# Reinforcement Learning

| Date | User | Change Type | Remarks |  
| ---- | ---- | ----------- | ------- |
| 13/03/2025   | Martin | Created   | Created notebook for reinforcement learning design patterns. | 

# Content

* [Introduction](#introduction)

# Introduction

`TF-Agents` is the reinforcement learning (RL) library for Tensorflow. 

__Components__

* Agent operates in an __environement__ and learns by processing signals received every time it chooses an action. Environment is implemented in Python and wrapped in TF wrapper for efficient parallelization
* __Policy__ maps an observation from the environment into a distribution over some actions
* __Driver__ executes the policy in an environment for a specified number of steps (_episodes_)
* __Replay Buffer__ stores the experience (agent trajectories in action space and associated rewards) of executing a policy in an environment; buffer content is queried for a subset of trajectories during training

💡 __IDEA:__ Cast each problem as a RL problem and map parameters into the corresponding TF-Agent component

---

# GridWorld

__The Game:__ 6x6 square board, where the agent starts at (0,0), the finish is at (5,5), and the goal of the agent is to find the path from the start to the finish

__Actions:__ Possible actions are moves up/down/left/right

__Rewards:__  If the agent lands on the finish, it receives a reward of 100, and the game terminates after 100 steps if the end was not reached by the agent

In [1]:
%load_ext watermark
import tensorflow as tf
import numpy as np

from tf_agents.environments import py_environment, \
                                   tf_environment, \
                                   tf_py_environment, \
                                   utils, \
                                   wrappers, \
                                   suite_gym
from tf_agents.specs import array_spec
from tf_agents.trajectories import trajectory, time_step as ts

from tf_agents.agents.dqn import dqn_agent
from tf_agents.networks import q_network
from tf_agents.drivers import dynamic_step_driver
from tf_agents.metrics import tf_metrics, py_metrics
from tf_agents.policies import random_tf_policy
from tf_agents.replay_buffers import tf_uniform_replay_buffer
from tf_agents.utils import common
from tf_agents.drivers import py_driver, dynamic_episode_driver

import matplotlib.pyplot as plt

2025-03-13 18:35:27.039426: I tensorflow/core/util/port.cc:153] oneDNN custom operations are on. You may see slightly different numerical results due to floating-point round-off errors from different computation orders. To turn them off, set the environment variable `TF_ENABLE_ONEDNN_OPTS=0`.

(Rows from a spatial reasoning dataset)

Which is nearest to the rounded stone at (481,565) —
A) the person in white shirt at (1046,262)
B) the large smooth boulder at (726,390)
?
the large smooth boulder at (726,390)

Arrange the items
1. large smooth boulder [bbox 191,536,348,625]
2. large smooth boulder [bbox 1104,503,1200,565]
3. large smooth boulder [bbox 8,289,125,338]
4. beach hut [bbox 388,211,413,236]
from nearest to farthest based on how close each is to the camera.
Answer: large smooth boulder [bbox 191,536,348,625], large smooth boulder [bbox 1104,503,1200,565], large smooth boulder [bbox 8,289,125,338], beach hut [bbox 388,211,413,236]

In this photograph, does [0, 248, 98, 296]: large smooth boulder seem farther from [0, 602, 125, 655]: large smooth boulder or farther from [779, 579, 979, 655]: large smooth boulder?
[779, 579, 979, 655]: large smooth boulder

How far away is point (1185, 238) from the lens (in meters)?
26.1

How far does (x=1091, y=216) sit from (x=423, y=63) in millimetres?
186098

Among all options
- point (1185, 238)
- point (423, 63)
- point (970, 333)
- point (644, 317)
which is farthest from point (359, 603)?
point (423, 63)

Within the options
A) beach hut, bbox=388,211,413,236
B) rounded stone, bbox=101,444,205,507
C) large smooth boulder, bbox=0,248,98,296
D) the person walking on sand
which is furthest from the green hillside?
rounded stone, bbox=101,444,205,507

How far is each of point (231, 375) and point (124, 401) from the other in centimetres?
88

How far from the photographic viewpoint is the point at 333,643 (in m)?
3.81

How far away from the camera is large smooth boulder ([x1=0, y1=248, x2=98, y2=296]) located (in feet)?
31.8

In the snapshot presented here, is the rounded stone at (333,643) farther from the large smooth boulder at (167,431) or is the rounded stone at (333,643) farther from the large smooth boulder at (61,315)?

**COMPLETE THE FOLLOWING:**
• A. Condense the paragraph of the reinforcement learning notebook that begins "The Game:" into a short bulleted list that keeps its main facts.
• B. According to the reinforcement learning notebook, why is the environment wrapped in a TF wrapper? Answer in one or two sentences.
• C. For each statement, say whether it agrees with the reinforcement learning notebook. Answer yes or no, and quote the deciding words from the notebook.
(i) In GridWorld, the agent starts at (5,5).
(ii) The agent can move up, down, left or right.
(iii) The game ends after 100 steps if the agent has not reached the end.
Rely on the reinforcement learning notebook alone for every answer.

**THE REPLIES:**
• A.
- GridWorld is played on a 6x6 square board.
- The agent starts at (0,0).
- The finish is at (5,5).
- The agent's goal is to find the path from the start to the finish.

• B. The environment is implemented in Python and wrapped in a TF wrapper for efficient parallelization.

• C.
(i) No: "the agent starts at (0,0)"
(ii) Yes: "Possible actions are moves up/down/left/right"
(iii) Yes: "the game terminates after 100 steps if the end was not reached by the agent"